→ **TEXTO DE ESTUDO**:
---

Tudo joia? Ou a sede de um poder desgovernado

Por Marcel Cheida


Um deles vomita regras e condenações, enquanto os outros, até apalermados, olham os aparelhos celulares na tentativa de pescar alguma informação ou notícia que possa alimentar a tal “opinião”. Fazem aquela manjada mesa redonda de boleiros de emissoras de rádio, agora, na tela da tv fechada.


O suprassumo do antijornalismo: as emissoras de televisão, a cabo ou aberta, sem o status de uma Globo ou de uma Bandeirantes, sob alegação de corte de despesas ou falta de receita, convidam ou contratam aquele conhecido que tropeçou na esquina para comentar o cenário político nacional, ou regional, se for o caso.


A degradação do processo político nos últimos anos carregou o jornalismo junto. Este não soube enfrentar a complexidade de um período desenhado pela tal “polaridade” que ajudou a estabelecer uma abordagem equivalente entre seres ou partes distantes na formação doutrinária e na história da carreira política.

---

→ **AÇÃO REQUERIDA A**: Reproduza fielmente o trecho do texto de estudo que vai de "O suprassumo do" até "da carreira política.", inclusive.
→ **AÇÃO REQUERIDA B**: Segundo o texto de estudo, o que a degradação do processo político nos últimos anos carregou junto?

→ **EXTRATO DE DADOS**:

---

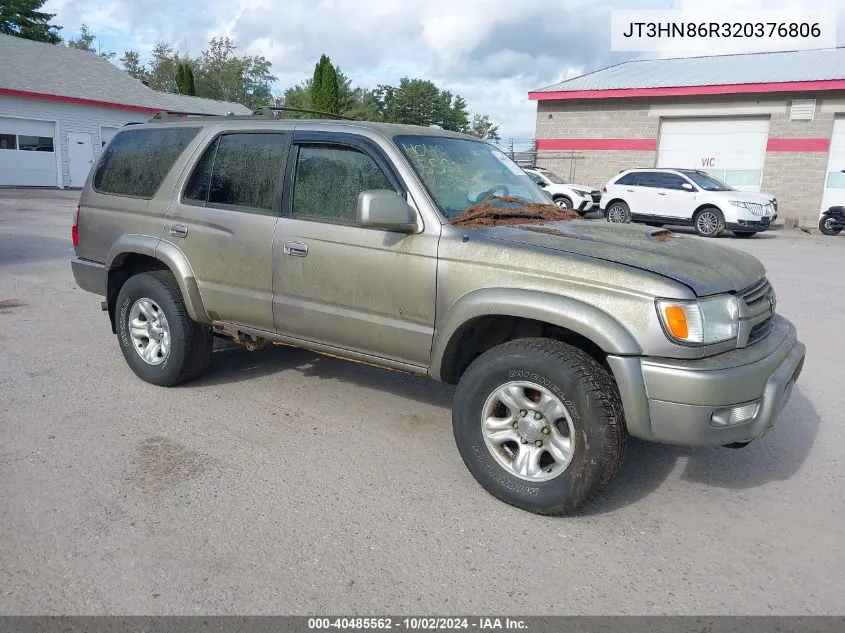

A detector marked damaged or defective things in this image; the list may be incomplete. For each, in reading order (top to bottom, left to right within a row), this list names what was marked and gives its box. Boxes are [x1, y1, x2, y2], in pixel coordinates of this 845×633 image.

rust damage [448, 198, 580, 230]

---

→ **SUA SOLUÇÃO A**:
O suprassumo do antijornalismo: as emissoras de televisão, a cabo ou aberta, sem o status de uma Globo ou de uma Bandeirantes, sob alegação de corte de despesas ou falta de receita, convidam ou contratam aquele conhecido que tropeçou na esquina para comentar o cenário político nacional, ou regional, se for o caso.


A degradação do processo político nos últimos anos carregou o jornalismo junto. Este não soube enfrentar a complexidade de um período desenhado pela tal “polaridade” que ajudou a estabelecer uma abordagem equivalente entre seres ou partes distantes na formação doutrinária e na história da carreira política.

→ **SUA SOLUÇÃO B**: O jornalismo.